I was at dinner the other night, speaking about food while we were eating, when Janette told us that her husband had been trying to make aioli sauce. He had first tried to make it in a blender, but had given up in frustration, but after watching an episode of Anthony Bourdain’s ‘No Reservations’ in Provence, France, he saw that the traditional method uses a mortar and pestle. While watching the old French woman making the aioli, Anthony says “It’s very gentle, the process…You gotta be careful. You have to keep your voice down. Show a little respect for the process…”. Janette said that after watching the show he sat down quietly and carefully made some amazing aioli. The process she described made me want to try it myself.
Aioli (pronounced eye-oh-lee) is similar to garlic mayonnaise, but different. The difference is hard to determine and probably comes down to its method of production. Mayonnaise can be made from different types of oil, but aioli is only ever made from olive oil. Though I’m sure you could just take some mayonnaise and mix in some crushed garlic, the process of making aioli using a motar and pestle is a reason in itself to make it from scratch, as well as the amazing, pungent, delicious sauce that results from your efforts. On a scale of 1 to 10, the taste of this sauce is 11 and it is well worth taking the effort to making yourself.

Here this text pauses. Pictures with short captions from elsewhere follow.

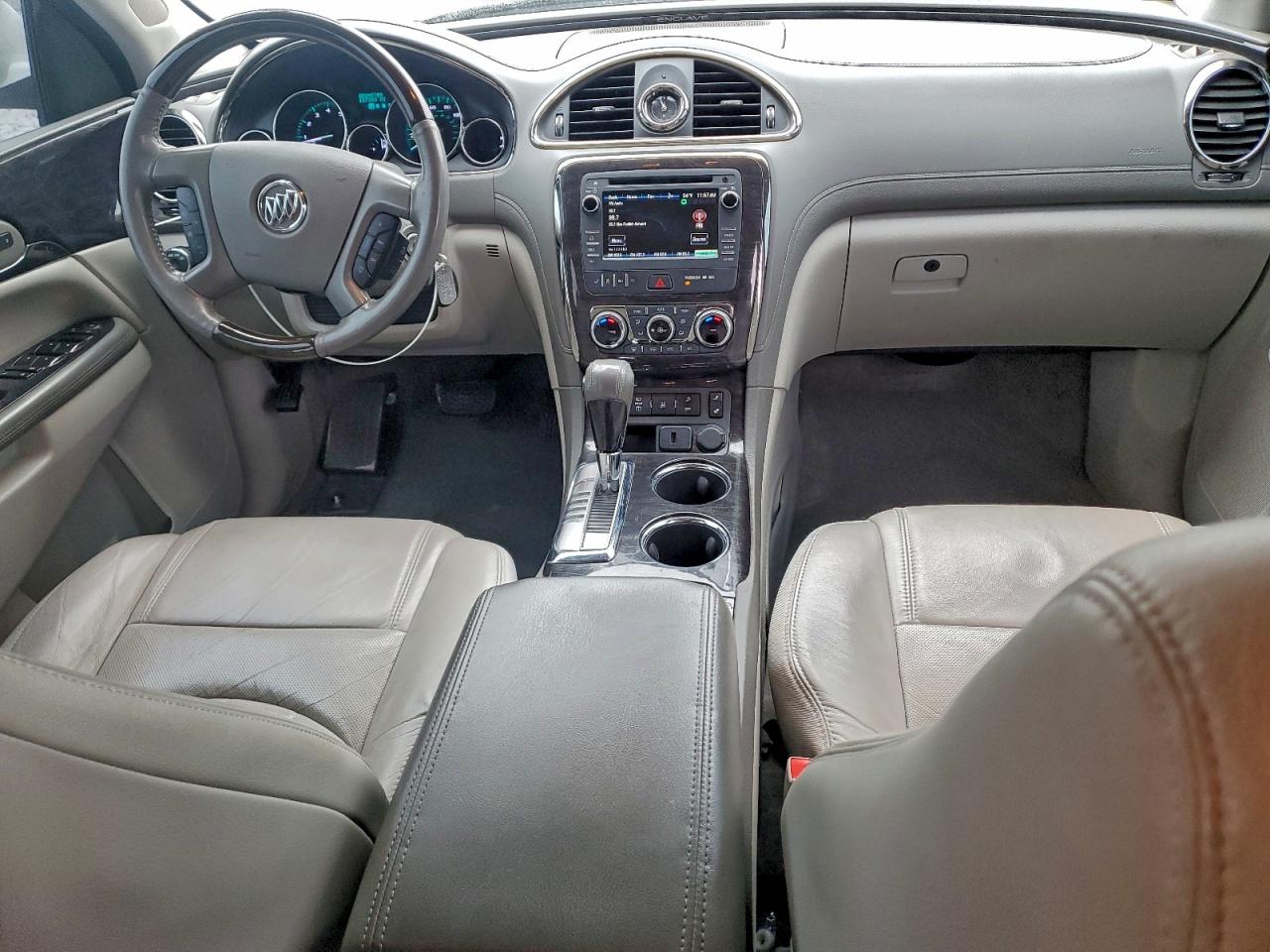 2015 BUICK ENCLAVE photo 8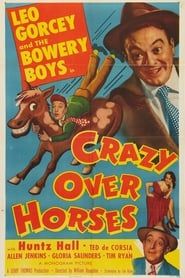 Crazy Over Horses series tv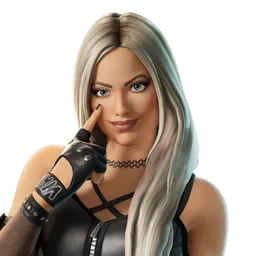 Liv Morgan cover art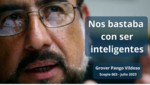Nos bastaba con ser inteligentes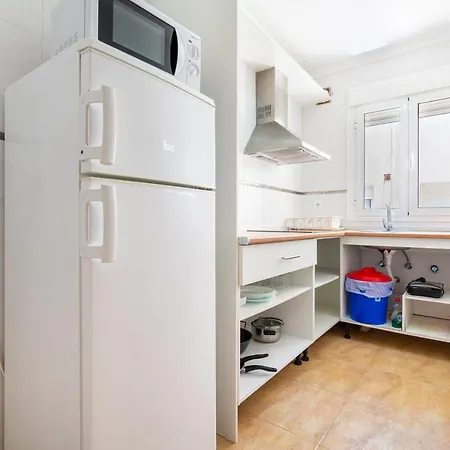 H3 Laguna-playa Apartamento *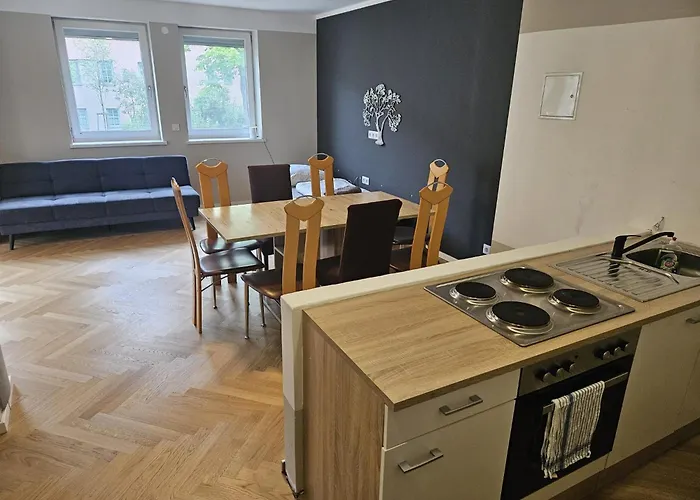 Gardenloft No1 * וינה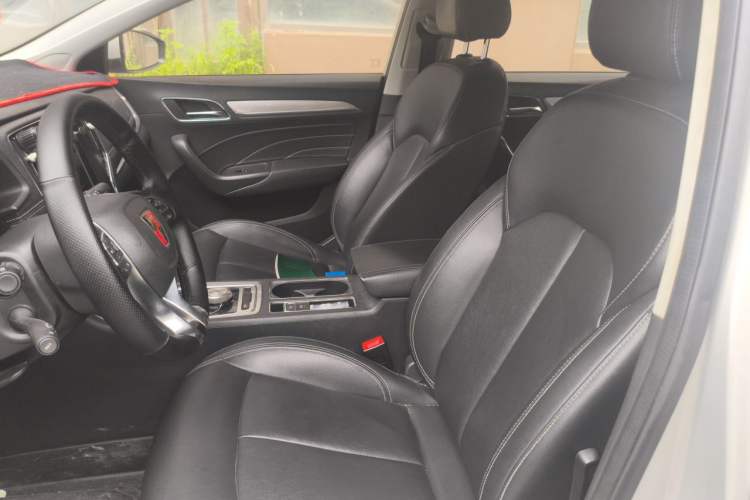 Used Roewe i6 New Energy 2017 45T Hybrid Connect & Smart Enjoyment Edition Left Front Seat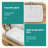 20X15 Inch White Ceramic Rectangular Vessel Bathroom Sink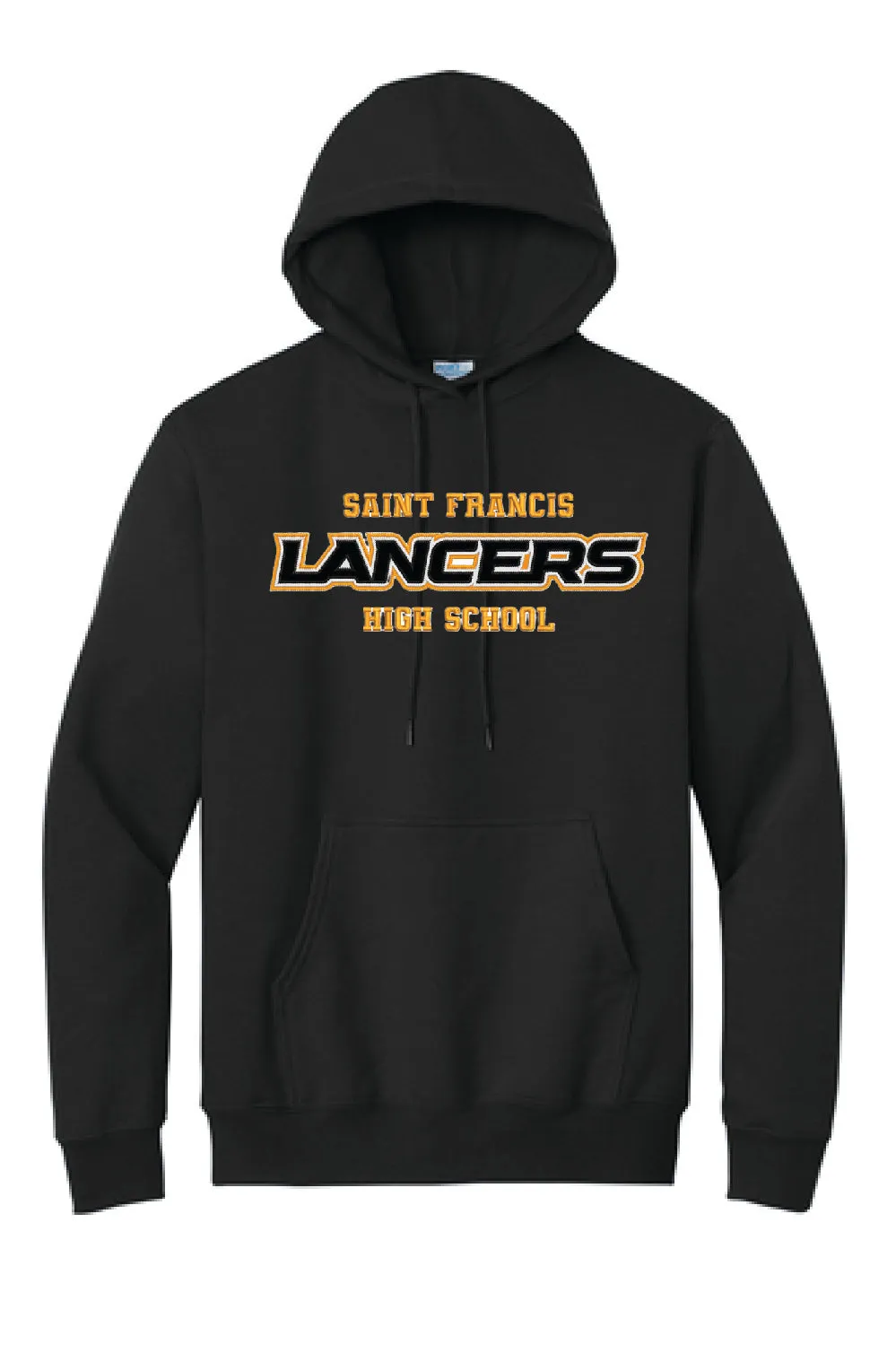 Sweatshirt, Saint Francis LANCERS High School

Aioli is said to be ‘the butter of Provence’, probably because of its hilly nature which is more suitable for goats, sheep and olive trees than cows. Today aioli is closely associated with Provence, though it is probably derived from the Roman sauce ‘aleatum’ which was made from garlic and olive oil. Also in Catalonia, Spain, the same sauce is called Allioli, but it doesn’t contain eggs.
- 3 medium cloves of garlic, sliced
- 0.5 tsp of coarse salt such as kosher or sea salt
- 1 egg yolk
- 1.5 tsp of lemon juice
- 0.5 cups (118ml) of extra virgin olive oil
- Freshly ground black pepper
First prepare your ingredients to hand. Take the phone off the hook, turn off the television, clear your mind and find a quiet place to work. Put the salt and the garlic into the mortar, and using the pestle crush the garlic into a smooth, creamy paste.
Add the egg yolk and the lemon juice, and mix to combine.
With one hand slowly, smoothly and methodically turn the pestle around the mortar in continuous circles. With the other hand add a single drop of olive oil to the mortar while continue to turn the pestle. Add another drop once the first has been fully incorporated. Continue this process, small drops of oil at a time, until the mixture starts to thicken and an emulsion forms, then you can add a bit more oil at a time. However DO NOT try to hurry the process, as the emulsion may split and the oil separates. It should take about 10 minutes. Once all the oil has been absorbed, add some black pepper.
Aioli can last up to 2 weeks in the refrigerator if you can stop yourself from eating it all in one sitting. As well as spreading it on bread like butter, it makes a great dip for vegetables, or to accompany fish or chicken. In Provence it is quite common to have aioli as the centrepiece in ‘Le Grand Aïoli’ which is boiled fish, usually cod, but sometimes chicken, boiled eggs and a selection of vegetables such as green beans, potatoes, carrots or whatever is in season at the time.